The assignment: Create Data-Driven Personas

A well-crafted, research-based persona is an archetype that smoothes out the idiosyncrasies of real individual people while retaining the patterns of needs and behaviors in the target market. At the same time, a persona retains enough human detail to feel like a real person. – Alan Cooper

Just a few of the ground rules
User Research
First, I asked the students to assess the merits of each of the following user research methods for their project:

User Interviews
Contextual Inquiry
Surveys
Focus Groups
Card Sorting
Usability Testing

Given their needs and time frame, students decided that surveys, interviews, and card sorts were the most viable research options. We discussed informed consent and how to structure user interviews, with the students receiving guidance from me and feedback from each other.

Affinity Diagramming

Blank Affinity diagram

Affinity Canvas, 14 x 4 feet of butcher paper.

After gathering data, the students came back to class – with information from more that 50 current and potential users of the eCare service. Instructed to bring sticky notes and pens, they were greeted by this big sheet of butcher paper on the wall.

To expedite the process, I labeled six areas of focus:
Values
Demographics
Goals
Pain Points
Technology
Miscellaneous

Deep into the affinity diagramming process

The students quickly got to work grouping their data-points. I had originally intended on facilitating the diagramming in a more rigid fashion, but the students enthusiastically ascribed meaning to their groupings as needed. I decided to get out of he way and let them work, only guiding when a catalyst was needed to make the next connection.

By the time the students were through, hundreds of post-it notes covered the wall representing the thoughts, ideas, and behaviors of their intended audience. The teams documented the affinity diagram through pictures, notes, and drawings.
++++++++++
> [WRITTEN TASK A]
Collect every row below that contains the string "inches", and copy each one unchanged.
++++++++++
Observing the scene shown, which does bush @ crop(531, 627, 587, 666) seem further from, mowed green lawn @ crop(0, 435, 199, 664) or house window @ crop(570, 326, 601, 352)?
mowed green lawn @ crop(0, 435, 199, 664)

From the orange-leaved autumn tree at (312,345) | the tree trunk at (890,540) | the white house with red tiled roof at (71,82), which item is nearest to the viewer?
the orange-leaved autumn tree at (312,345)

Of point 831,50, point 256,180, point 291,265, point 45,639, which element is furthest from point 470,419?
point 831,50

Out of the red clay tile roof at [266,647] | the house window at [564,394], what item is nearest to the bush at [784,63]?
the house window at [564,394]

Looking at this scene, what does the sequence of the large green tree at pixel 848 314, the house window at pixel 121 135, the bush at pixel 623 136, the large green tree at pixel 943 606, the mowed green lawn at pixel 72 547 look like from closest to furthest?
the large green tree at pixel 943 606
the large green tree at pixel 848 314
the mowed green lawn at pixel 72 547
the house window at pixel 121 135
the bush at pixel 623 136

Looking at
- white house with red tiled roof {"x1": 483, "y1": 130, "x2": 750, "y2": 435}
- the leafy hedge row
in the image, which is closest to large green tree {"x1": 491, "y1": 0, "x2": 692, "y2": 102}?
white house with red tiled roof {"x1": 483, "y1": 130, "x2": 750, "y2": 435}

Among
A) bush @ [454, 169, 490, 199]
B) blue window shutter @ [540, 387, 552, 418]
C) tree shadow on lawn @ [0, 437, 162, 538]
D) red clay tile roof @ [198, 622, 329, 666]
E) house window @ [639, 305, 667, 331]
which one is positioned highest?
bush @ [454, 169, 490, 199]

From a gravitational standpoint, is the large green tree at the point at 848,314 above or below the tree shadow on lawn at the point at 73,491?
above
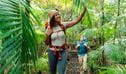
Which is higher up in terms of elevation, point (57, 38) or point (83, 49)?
point (57, 38)

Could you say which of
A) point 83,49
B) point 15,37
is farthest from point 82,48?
point 15,37

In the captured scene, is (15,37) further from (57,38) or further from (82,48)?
(82,48)

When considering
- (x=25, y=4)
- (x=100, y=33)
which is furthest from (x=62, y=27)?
(x=100, y=33)

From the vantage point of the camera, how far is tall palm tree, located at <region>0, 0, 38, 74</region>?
88.4 inches

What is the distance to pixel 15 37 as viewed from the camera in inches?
90.7

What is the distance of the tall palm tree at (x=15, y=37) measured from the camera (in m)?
2.24

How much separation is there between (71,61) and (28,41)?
1412 centimetres

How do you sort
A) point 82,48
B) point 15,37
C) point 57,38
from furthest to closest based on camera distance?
point 82,48 < point 57,38 < point 15,37

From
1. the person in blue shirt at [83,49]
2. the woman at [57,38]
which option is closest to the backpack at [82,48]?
the person in blue shirt at [83,49]

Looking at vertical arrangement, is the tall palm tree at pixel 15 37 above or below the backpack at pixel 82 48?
above

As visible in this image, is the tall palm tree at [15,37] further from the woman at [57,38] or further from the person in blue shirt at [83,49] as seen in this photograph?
the person in blue shirt at [83,49]

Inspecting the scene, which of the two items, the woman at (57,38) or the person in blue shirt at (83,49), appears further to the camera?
the person in blue shirt at (83,49)

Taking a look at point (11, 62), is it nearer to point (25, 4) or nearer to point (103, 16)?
point (25, 4)

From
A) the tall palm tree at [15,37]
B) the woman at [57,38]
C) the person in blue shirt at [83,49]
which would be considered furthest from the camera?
the person in blue shirt at [83,49]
++++++++++
> [WRITTEN TASK B]
Reproduce the entire passage on creating data-driven personas, word for word.

> [TASK OUTPUT A]
88.4 inches
What is the distance to pixel 15 37 as viewed from the camera in inches?

> [TASK OUTPUT B]
The assignment: Create Data-Driven Personas

A well-crafted, research-based persona is an archetype that smoothes out the idiosyncrasies of real individual people while retaining the patterns of needs and behaviors in the target market. At the same time, a persona retains enough human detail to feel like a real person. – Alan Cooper

Just a few of the ground rules
User Research
First, I asked the students to assess the merits of each of the following user research methods for their project:

User Interviews
Contextual Inquiry
Surveys
Focus Groups
Card Sorting
Usability Testing

Given their needs and time frame, students decided that surveys, interviews, and card sorts were the most viable research options. We discussed informed consent and how to structure user interviews, with the students receiving guidance from me and feedback from each other.

Affinity Diagramming

Blank Affinity diagram

Affinity Canvas, 14 x 4 feet of butcher paper.

After gathering data, the students came back to class – with information from more that 50 current and potential users of the eCare service. Instructed to bring sticky notes and pens, they were greeted by this big sheet of butcher paper on the wall.

To expedite the process, I labeled six areas of focus:
Values
Demographics
Goals
Pain Points
Technology
Miscellaneous

Deep into the affinity diagramming process

The students quickly got to work grouping their data-points. I had originally intended on facilitating the diagramming in a more rigid fashion, but the students enthusiastically ascribed meaning to their groupings as needed. I decided to get out of he way and let them work, only guiding when a catalyst was needed to make the next connection.

By the time the students were through, hundreds of post-it notes covered the wall representing the thoughts, ideas, and behaviors of their intended audience. The teams documented the affinity diagram through pictures, notes, and drawings.